“Hakikati yazmak, sadece bir meslek değil, bir vicdan borcudur.”
Bir süredir kamuoyunda tartışılan eczanelerin sahte ilaç faturaları meselesi, bazı çevreler tarafından öyle bir biçimde çarpıtılıyor ki; adeta suçlu, bu çarpık düzeni açığa çıkaran gazeteciymiş gibi gösteriliyor.
Öncelikle şunu net söyleyelim:
Bu olay, sadece Kayseri’de patlak veren bir sağlık skandalı değildir; bu tablo, Anadolu’nun dört bir yanında sessizce işleyen bir düzenin aynasıdır.
Ortada bir gerçek var:
Vatandaşların bilgisi olmadan, adlarına reçeteler düzenleniyor.
Bu reçeteler üzerinden ilaç temin edilmiş gibi gösteriliyor.
Devletin, yani milletin kasasından milyonlarca liralık kamu zararı doğuyor.
Ve bütün bunların arasında birileri hâlâ sessiz, hâlâ sorumluluktan kaçıyor.
Sorular Ağır, Sessizlik Daha Ağır!
Vatandaşların bilgisi olmadan adlarına nasıl reçete düzenleniyor?
Bu reçeteler hangi eczanelerden temin ediliyor?
Bu işlemler kamuya ne kadar zarara yol açtı?
Sorumlular nerede, kurumlar bu düzenin neresinde?
Bu sorular, sadece bir habercinin merak ettiği şeyler değil;
bu ülkenin her bir vatandaşının cebinden çıkan alın terinin hesabıdır!
Ama ne yazık ki, bu sorulara yanıt vermesi gerekenler, bugün en yüksek perdeden gazeteciyi suçlamaya çalışıyor.
Gazeteci Suçlu Değil, Ayna Tutandır!
Gazeteciliğin ilkesi açıktır:
Gerçeği saklamak değil, göstermek.
Bu meslek, iktidara, kuruma ya da zümreye yaranmak için değil; halkın haber alma hakkı için vardır.
O yüzden biz bu meseleyi kurcalayacağız, evet!
Çünkü kurcalamadan, çürük yer kokmaz; çürük yer kokmadıkça da hiçbir sistem düzelmez.

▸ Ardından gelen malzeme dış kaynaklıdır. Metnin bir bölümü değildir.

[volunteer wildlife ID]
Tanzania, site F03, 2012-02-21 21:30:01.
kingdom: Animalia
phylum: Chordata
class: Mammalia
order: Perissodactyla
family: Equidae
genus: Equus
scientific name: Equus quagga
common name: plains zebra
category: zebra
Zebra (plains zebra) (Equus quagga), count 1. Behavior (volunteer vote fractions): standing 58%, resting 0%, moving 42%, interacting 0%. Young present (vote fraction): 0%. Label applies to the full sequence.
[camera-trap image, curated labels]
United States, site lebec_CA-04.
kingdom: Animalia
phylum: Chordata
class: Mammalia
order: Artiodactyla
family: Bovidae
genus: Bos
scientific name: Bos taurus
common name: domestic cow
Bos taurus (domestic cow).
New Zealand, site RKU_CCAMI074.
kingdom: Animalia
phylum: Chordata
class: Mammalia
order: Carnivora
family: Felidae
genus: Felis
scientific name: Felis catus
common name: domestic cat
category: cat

Bugün gazeteciyi susturmak isteyenler, yarın kendi sessizlikleriyle yargılanacaklar.
Çünkü bu düzenin üzerindeki perdeyi kaldırmak, sadece bir gazetecilik görevi değil; toplumsal bir ahlak borcudur.
Bu Mesele Burada Bitmez…
Kayseri’de bir eczanede başlayan bu skandal, sadece bir şehir meselesi değildir;
bu, Türkiye’nin sağlık sisteminde bir vicdan krizidir.
Sahte reçeteler, hayali hastalar, sistemde görünmeyen denetimler…
Bütün bunlar bir tesadüf değil, göz yumulan bir düzenin sonucudur.
Bugün bu sorular cevapsız kalırsa, yarın başka şehirlerde başka faturalar, başka skandallar patlayacak.
Ve her defasında, “gazeteci suçlu” denilerek hakikat gömülmeye çalışılacak.
Ama biz susmayacağız.
Gerçeğin üstünü örten her el, halkın hakkını gasp eden eldir.
Biz o eli tutup göstereceğiz, çünkü bu, gazeteciliğin değil insanlığın borcudur.
Nihayetinde;
Bu mesele bir faturadan ibaret değil;
bu mesele, devletin vicdanına kesilmiş bir faturadır.
Ve o vicdan, sessizlikle değil; sorgulamayla temizlenir.
O yüzden dost, biz yazacağız.
Soracağız.
Kurcalayacağız.
Çünkü gerçekler saklandıkça, bir gün herkes hasta olur
ve o zaman reçete yazacak kimse kalmaz.